As titles go for an e-book, the Information Commissioner’s Office has not gone for one that grabs the attention and instead just stuck with descriptive. Let’s face it, if you saw a book in Waterstones entitled; Big data, artificial intelligence, machine learning and data protection you probably wouldn’t pick it for holiday reading. At 114 pages it is also long. If you process ‘big data’ then it is aimed at you.

As you have already worked out no doubt, there’s too much in the book to cover in a short article so this is little more than an overview. The book repays reading. Click here for a copy:

The pdf starts by defining big data as:

“…high-volume, high-velocity and high-variety information assets that demand cost-effective, innovative forms of information processing for enhanced insight and decision making.”

In brief it means massive datasets, real time data from different sources.

It then goes on to define artificial intelligence (AI) and machine learning (ML), which are often confused and might well continue to be so even with the listed differences.

The next two chapters cover data protection implications and compliance tools, which are followed by one headed discussion but maybe explanation would be more accurate.

Perhaps the most relevant chapter is the one which lists six ‘Key Recommendations’. These require organisations to:

1/ consider whether there is a requirement for personal data and whether annonymisation before analysis would be the better option.

2/ ensure transparency in dealing with personal data. There is a section on privacy notices to be used throughout and at appropriate stages.

3/ use privacy impact assessments in processes to identify risks to personal data. PIA have been promoted by the ICO.

4/ adopt a privacy by design approach. This too has been mentioned in other contexts.

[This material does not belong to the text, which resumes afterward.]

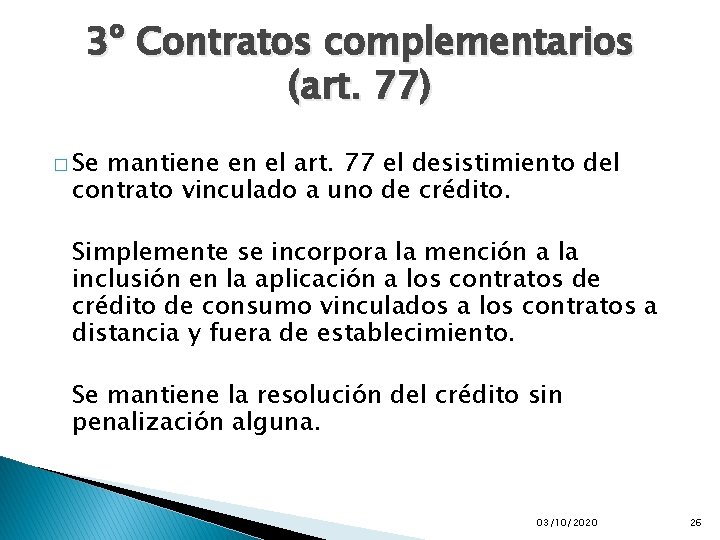 3º Contratos complementarios (art. 77) � Se mantiene en el art. 77 el desistimiento 3º Contratos complementarios (art. 77) � Se mantiene en el art. 77 el desistimiento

5/ develop ethical principles to reinforce key data protection principles.

6/ implement innovative techniques to develop auditable machine learning algorithms.

The ICO also stated the obvious, that big data is personal data and all the laws and regulations apply. However, some of the more strict rules under the GDPR will have an impact on big data. They give the instance of automated decision making. Individuals enjoy a qualified right not to be subject of it so consent will require information on processes to be clear and unambiguous. 

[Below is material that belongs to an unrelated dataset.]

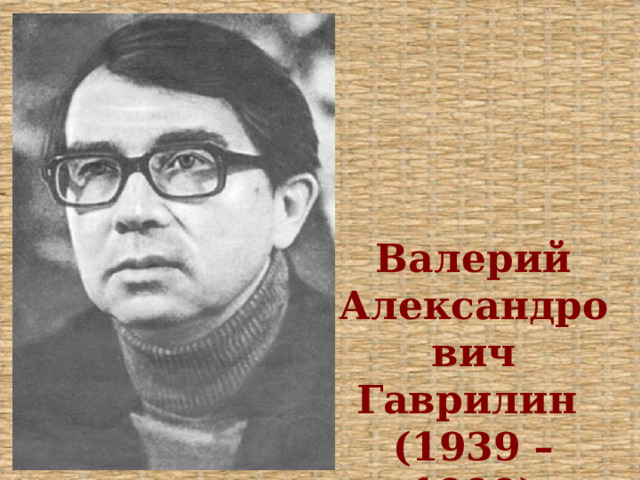 Валерий Александрович Гаврилин (1939 – 1999)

You may have noticed that there are requirements for companies to ‘develop ethical principles’, to ‘implement innovatve techniques’ and to ‘develop auditable machine learning algorithms’. See 5/ and 6/ above. Or, to put it another way, much of the development work for systems is left to us.

This might be seen by some as the ICO opting out of its responsibilities and dumping their regulatory function on us. Well, maybe there’s some truth in that. On the other hand, it gives us flexibility to design bespoke systems to suit specific needs.

The ICO is obviously concerned with the challenges of big data complying with the regulations. The book is extremely helpful, and not being pedantic is one of it best features. I assume the ICO will, as ever, respond promptly and clearly to requests for clarification of any point.